Do this
Copy out every line of the listing below that contains the word "tank".

Supplied information
┄┄┄┄┄┄

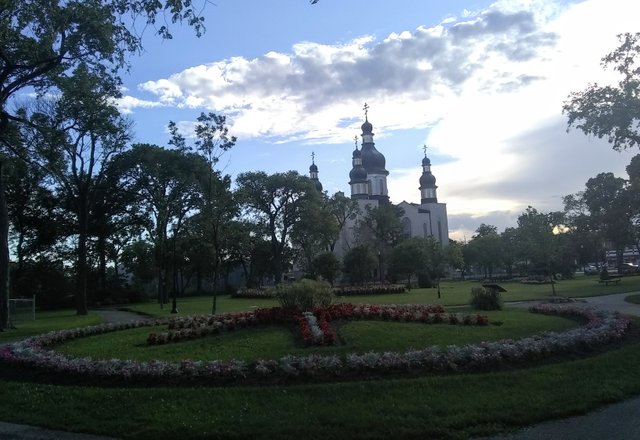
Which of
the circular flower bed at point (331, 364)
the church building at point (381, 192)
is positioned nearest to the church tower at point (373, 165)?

┄┄┄┄┄┄

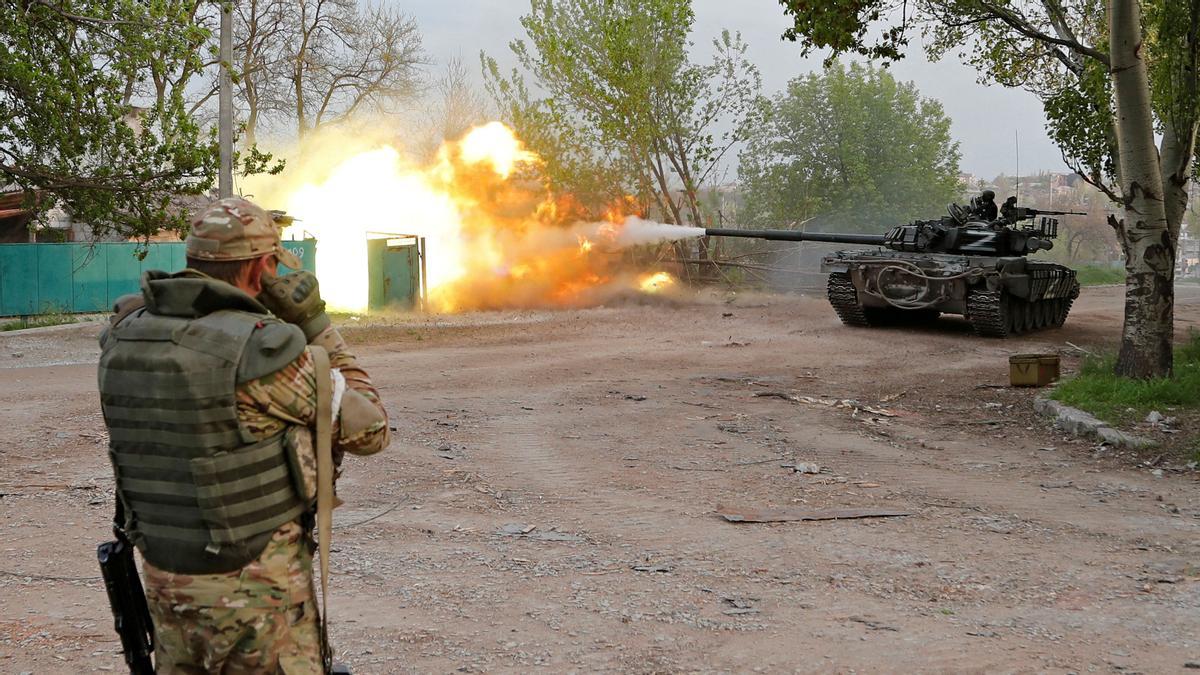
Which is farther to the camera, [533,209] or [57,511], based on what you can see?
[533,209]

┄┄┄┄┄┄

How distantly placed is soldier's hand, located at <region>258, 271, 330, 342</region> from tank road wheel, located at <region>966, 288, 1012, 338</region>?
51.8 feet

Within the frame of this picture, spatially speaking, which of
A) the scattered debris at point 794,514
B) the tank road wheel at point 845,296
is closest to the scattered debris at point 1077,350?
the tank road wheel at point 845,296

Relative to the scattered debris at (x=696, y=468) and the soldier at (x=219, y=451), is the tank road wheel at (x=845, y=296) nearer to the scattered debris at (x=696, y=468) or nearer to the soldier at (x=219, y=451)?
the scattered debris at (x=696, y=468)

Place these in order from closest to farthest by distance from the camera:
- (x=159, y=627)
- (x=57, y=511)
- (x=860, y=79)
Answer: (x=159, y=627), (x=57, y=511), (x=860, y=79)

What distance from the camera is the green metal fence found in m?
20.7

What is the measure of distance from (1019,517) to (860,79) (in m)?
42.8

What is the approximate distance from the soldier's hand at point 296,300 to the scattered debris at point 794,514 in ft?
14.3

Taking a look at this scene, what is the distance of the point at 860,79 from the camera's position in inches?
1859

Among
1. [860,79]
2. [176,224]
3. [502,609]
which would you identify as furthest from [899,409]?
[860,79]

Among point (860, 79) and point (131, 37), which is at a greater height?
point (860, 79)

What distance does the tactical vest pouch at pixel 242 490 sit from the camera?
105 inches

┄┄┄┄┄┄

Exercise answer
How distantly placed is soldier's hand, located at <region>258, 271, 330, 342</region> from tank road wheel, located at <region>966, 288, 1012, 338</region>?
B) the tank road wheel at point 845,296
the tank road wheel at point 845,296
Relative to the scattered debris at (x=696, y=468) and the soldier at (x=219, y=451), is the tank road wheel at (x=845, y=296) nearer to the scattered debris at (x=696, y=468) or nearer to the soldier at (x=219, y=451)?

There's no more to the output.